Jenkins's "Thread," purportedly based on the myth of Ariadne, resembled the few other Jenkins works I've seen, a gradual accumulation of activity among small groups of dancers performing simultaneously. Building tension was a priority; conceptual clarity was not.
Including Jenkins in the festival amounted to Artistic Director Tomasson's single riskiest move. Though she's been heading her own group for decades, Jenkins is a newcomer to ballet and her choreographic method involves such utterly foreign (to ballet dancers) notions as improvisation, rehearsing in silence and measuring movement phrases in breaths rather than counts.
But risk was not what this festival was about. Its larger design was to focus attention on this company. The event was structured so that the whole lot of premieres could be seen in any three-day span during the run -- a particular boon for the press.
"It was a marketing strategy," Tomasson explained in his small office in the opera house a few days after the festival opened. A genial, soft-spoken man, he sported the air of a creative intellectual in jeans and a V-neck sweater, with fashionably square black-rimmed glasses dominating his pale Nordic looks.

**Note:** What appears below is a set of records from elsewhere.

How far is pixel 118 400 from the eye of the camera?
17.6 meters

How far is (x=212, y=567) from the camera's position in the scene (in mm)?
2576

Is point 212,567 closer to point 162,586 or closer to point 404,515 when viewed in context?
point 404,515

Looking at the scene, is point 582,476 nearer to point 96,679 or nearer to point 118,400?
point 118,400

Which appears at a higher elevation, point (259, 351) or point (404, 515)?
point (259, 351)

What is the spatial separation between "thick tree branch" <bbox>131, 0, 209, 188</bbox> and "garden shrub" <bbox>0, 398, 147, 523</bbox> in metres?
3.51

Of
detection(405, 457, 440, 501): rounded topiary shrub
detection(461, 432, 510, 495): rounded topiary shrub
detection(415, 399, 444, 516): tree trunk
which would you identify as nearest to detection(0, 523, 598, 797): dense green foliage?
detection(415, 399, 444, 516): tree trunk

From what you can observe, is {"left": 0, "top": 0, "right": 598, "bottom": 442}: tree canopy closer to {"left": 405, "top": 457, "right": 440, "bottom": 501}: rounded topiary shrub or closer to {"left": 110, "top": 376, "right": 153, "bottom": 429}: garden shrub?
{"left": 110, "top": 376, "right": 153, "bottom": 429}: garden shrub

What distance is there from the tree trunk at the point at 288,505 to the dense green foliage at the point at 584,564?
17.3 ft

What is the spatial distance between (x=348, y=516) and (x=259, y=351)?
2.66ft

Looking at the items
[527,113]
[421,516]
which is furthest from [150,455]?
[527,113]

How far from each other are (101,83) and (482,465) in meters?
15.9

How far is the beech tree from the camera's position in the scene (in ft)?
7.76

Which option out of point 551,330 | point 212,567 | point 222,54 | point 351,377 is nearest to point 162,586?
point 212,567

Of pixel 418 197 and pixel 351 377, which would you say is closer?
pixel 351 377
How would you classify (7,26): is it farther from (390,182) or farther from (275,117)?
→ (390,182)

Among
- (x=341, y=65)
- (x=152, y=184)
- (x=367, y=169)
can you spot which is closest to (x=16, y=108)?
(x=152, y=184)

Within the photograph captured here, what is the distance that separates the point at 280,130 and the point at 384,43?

"With this climate in newspapers, they are probably not going to send a writer here for 10 days. So what if I do it in three?" Blue eyes wide, he smacked a fist into his open palm in triumph. "It's never been done before!"
Tomasson rejected the idea of a retrospective in this 75th-anniversary season. "I felt we should be who we are now, and look forward," he said. "I don't want to play it safe."
Yet he did play it safe, in many respects. The festival idea was "really attractive for fundraising," said the ballet's executive director, Glenn McCoy. Learning of Tomasson's plans, "I thought there was a lot of upside potential on the revenue side," he said, and he was right. Money was raised through a $90,000 National Endowment for the Arts grant and more than a dozen foundations and private donors who gave at least $250,000; many gave more, he said.
Tomasson also minimized his risk by engaging well-established choreographers. Where was the talent we'd never heard of, the fresh voice? Who has the courage to find him or her? That won't happen in San Francisco, at least not anytime soon. The company has just released its 2009 season schedule, which reprises six of the 10 pieces from the New Works Festival. They will be interspersed with ballets by the always dependable Balanchine and a new production of, yes, "Swan Lake."